Which lines in the listing below contain the word "earnings"? Pull out each of those lines and copy it in full.

[Slide chart reasoning data]

━━━━━━

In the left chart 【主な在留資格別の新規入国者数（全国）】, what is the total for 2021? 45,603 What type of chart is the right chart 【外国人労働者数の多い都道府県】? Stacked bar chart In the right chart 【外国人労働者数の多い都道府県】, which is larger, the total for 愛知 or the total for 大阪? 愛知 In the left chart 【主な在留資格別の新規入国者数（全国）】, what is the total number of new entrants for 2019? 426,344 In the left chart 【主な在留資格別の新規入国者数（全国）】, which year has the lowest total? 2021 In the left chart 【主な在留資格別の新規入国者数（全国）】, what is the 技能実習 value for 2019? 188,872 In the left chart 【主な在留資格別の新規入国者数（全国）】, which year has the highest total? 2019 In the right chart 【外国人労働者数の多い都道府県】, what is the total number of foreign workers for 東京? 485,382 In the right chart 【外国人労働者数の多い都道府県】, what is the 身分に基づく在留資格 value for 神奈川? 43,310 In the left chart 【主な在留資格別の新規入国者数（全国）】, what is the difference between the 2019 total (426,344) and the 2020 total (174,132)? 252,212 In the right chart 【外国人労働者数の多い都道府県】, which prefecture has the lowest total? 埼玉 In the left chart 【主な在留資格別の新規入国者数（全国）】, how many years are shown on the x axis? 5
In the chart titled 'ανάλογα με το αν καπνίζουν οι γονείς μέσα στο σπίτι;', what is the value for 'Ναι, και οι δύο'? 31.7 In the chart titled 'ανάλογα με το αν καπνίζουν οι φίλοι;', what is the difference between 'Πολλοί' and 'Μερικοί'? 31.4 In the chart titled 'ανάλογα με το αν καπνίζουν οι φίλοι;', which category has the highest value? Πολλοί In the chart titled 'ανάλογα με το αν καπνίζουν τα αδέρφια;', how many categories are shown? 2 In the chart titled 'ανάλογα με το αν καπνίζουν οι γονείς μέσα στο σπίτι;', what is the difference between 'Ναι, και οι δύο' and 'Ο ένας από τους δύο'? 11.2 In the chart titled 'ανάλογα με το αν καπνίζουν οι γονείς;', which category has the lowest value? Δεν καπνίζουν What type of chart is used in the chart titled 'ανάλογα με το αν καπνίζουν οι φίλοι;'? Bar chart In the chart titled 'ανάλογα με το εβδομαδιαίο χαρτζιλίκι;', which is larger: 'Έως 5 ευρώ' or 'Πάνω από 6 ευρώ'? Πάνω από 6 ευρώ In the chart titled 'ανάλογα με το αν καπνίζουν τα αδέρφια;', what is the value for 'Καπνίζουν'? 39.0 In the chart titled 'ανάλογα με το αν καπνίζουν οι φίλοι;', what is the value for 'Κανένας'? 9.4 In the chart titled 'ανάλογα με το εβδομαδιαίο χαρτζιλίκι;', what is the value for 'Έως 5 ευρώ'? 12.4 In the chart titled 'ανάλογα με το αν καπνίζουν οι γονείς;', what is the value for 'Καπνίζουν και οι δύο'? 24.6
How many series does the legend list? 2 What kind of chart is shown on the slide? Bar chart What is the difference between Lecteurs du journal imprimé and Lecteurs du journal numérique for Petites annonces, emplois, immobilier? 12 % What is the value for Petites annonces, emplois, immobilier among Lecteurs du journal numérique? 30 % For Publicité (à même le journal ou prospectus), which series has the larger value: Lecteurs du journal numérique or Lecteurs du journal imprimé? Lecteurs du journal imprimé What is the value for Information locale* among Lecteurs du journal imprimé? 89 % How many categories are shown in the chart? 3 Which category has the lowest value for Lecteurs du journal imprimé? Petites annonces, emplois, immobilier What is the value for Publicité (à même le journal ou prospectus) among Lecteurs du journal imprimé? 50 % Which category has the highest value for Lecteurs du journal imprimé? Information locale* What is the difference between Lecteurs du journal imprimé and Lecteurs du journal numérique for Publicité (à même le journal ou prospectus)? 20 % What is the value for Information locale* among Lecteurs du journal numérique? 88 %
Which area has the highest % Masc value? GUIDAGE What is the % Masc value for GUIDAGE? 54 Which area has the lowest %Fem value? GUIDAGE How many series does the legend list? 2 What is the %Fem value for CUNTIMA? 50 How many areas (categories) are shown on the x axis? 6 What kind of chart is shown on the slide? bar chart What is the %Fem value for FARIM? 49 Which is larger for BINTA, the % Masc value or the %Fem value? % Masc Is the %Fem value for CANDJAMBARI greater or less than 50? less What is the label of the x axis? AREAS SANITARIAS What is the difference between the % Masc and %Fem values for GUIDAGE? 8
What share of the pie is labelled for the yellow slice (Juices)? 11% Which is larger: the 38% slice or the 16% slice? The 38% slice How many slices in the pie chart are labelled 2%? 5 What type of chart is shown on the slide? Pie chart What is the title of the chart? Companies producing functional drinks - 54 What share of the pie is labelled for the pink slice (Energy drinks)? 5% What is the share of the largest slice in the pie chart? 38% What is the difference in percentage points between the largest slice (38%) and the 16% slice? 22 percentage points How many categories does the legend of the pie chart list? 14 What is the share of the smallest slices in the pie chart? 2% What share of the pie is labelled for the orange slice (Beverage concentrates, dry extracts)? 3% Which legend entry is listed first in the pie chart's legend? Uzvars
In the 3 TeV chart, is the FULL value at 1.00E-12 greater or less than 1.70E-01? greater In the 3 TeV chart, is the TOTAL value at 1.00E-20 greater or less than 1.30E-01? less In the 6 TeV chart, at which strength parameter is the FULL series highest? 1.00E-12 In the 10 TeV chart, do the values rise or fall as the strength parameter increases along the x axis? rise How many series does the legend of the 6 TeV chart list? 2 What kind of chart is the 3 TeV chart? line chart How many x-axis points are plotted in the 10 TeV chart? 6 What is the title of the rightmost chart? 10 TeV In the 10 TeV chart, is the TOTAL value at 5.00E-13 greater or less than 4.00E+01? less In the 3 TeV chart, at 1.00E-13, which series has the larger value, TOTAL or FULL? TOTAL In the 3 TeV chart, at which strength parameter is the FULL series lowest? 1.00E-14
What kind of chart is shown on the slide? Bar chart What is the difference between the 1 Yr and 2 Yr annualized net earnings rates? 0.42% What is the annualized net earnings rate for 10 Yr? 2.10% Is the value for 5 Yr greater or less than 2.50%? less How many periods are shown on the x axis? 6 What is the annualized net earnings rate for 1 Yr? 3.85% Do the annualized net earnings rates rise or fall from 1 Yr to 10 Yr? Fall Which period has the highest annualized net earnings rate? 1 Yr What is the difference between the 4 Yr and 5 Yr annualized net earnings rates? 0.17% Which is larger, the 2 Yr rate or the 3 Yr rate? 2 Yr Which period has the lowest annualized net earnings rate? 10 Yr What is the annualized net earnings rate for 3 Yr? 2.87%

━━━━━━

• _Expected answer_
What kind of chart is shown on the slide? Bar chart What is the difference between the 1 Yr and 2 Yr annualized net earnings rates? 0.42% What is the annualized net earnings rate for 10 Yr? 2.10% Is the value for 5 Yr greater or less than 2.50%? less How many periods are shown on the x axis? 6 What is the annualized net earnings rate for 1 Yr? 3.85% Do the annualized net earnings rates rise or fall from 1 Yr to 10 Yr? Fall Which period has the highest annualized net earnings rate? 1 Yr What is the difference between the 4 Yr and 5 Yr annualized net earnings rates? 0.17% Which is larger, the 2 Yr rate or the 3 Yr rate? 2 Yr Which period has the lowest annualized net earnings rate? 10 Yr What is the annualized net earnings rate for 3 Yr? 2.87%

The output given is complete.